Up to now, I've always used the Tamron 17-50mm F2.8 zoom lens to cover this range, and I've been almost completely happy with them. The Tamron's produce excellent images (especially on 1.6 crop sensors), and have an extra f-stop and 10mm at the zoom end over the Canon 17-40mm which I must admit I think I'll miss.

So why did I buy the Canon? Essentially it's because I'm completely sold on Canon's weather-sealing and I'm about to lose the second Tamron in 2 years to salt and/or water and/or mud and/or slime damage so I figured it was time to make a switch. As you will know if you've already read about my photography gear, I give my stuff a pretty hard time. Aside from dragging it around on boats wherever I go, I don't even have a proper camera bag and tend to just shove it all into a rucksack with my lunch if I'm heading out anywhere. I'll use it in rain, seaspray, snow or whatever and I've alarmed more than a few people with the amount of mud and fish scales that have occasionally coated it! The lenses and camera are covered in scrapes and bumps, but not a single bit of it has ever stopped working or failed to produce images as sharp and clear as the day I bought the kit. Except the Tamron. Which is a real shame because like I said, it's a great lens and I'll miss it.

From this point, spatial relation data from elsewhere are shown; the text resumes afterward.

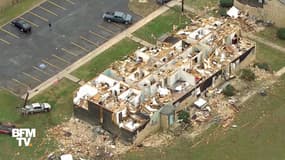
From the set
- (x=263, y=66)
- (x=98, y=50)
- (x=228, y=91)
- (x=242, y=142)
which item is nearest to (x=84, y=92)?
(x=98, y=50)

Anyway, my first impressions of the Canon 17-40mm so far are pretty much that it works. I wandered through the main campus at Glasgow University on my way home today and took loads of pictures of wildflowers, architectural shots, a view of Glasgow from the top of the hill, and even a load of shots from a graduation celebration in the main quadrangle, which was great until I got home and the thunder and lightning started and I got too excited... In my haste to try and shoot the storm, I deleted everything off my memory card to make room for the video files and I lost everything I'd shot today. So I don't really have anything very sensible to say about the images as yet, so I'll just show you this frame grab instead!

Lightning strike over Glasgow city, with an Alexander 'Greek' Thompson building in the foreground (which wasn't hit).

The only things I can really say about the lens so far though are that the autofocus is absolutely silent (to the point that I thought I'd switched it off completely) and incredibly fast and the build is nice and light, but feels sturdy. The zoom ring feels a little heavier than I'm used to from my other lenses, but it's not a big deal at all. The one thing I can't quite figure out is the ridiculous lens hood that is supplied with the lens. It's absolutely enormous and converts an otherwise perfectly normal-looking lens into  something that looks more like a giant cartoon flower. Maybe it's just there to make it look more impressive, but I can't imagine it offers that much protection or shading? I'll use it anyway since it can't hurt (except to make it slightly more awkward to squish everything into that rucksack), and since I regularly whack lenses off things it makes more sense to have the lens hood take the impact than the glass. Still, I'm pretty glad I bought a polariser to fit it as well since there doesn't seem to be a lot of front-end protection there.

Normal lens

Enormous flower-thing! 

Anyway, if the weather stops terrifying the dog long enough that we can actually go outside again for more than 30 seconds I'll hopefully have some replacement photos to share with you from this lens over the weekend. If not, the hound will have to be my test subject!

UPDATE!
Ok, so the weather improved over the weekend and although we couldn't head out of the city because we had some friends staying over, I took a wee trip out to the Glasgow Botanic Gardens and the Kibble Palace to test the lens out. I'm quite pleased with it! Here are a few test shots, all taken wide open at F4 across the zoom range. None of these have been sharpened, so they're shown here as they were shot:

Koi carp in the Kibble Palace pond. The glass roof is reflected in the water.


A close-up of one of the statues ('Stepping Stones')

As a portrait lens, it's pretty nice at the 40mm end. Kev was angry I made him look at plants.

Close up of a banana leaf

A close up of a red flower. The bokeh is quite nice, though it doesn't give the same separation of subject and background that you can get with wider aperture lenses.

Triffids! ... I mean Venus fly traps and pitcher plants

I'm pretty impressed with this. The sharpness and overall image quality already seem better than I was getting with the Tamron 17-50mm so I'm looking forward to seeing how it performs in more 'real-life' shooting scenarios on the next research cruise. It looks pretty nice as a short portrait lens (at the 40mm end), but the 17mm end shows a fair amount of distortion as you'd expect. It's not as bad as the fisheye, but it's not very flattering!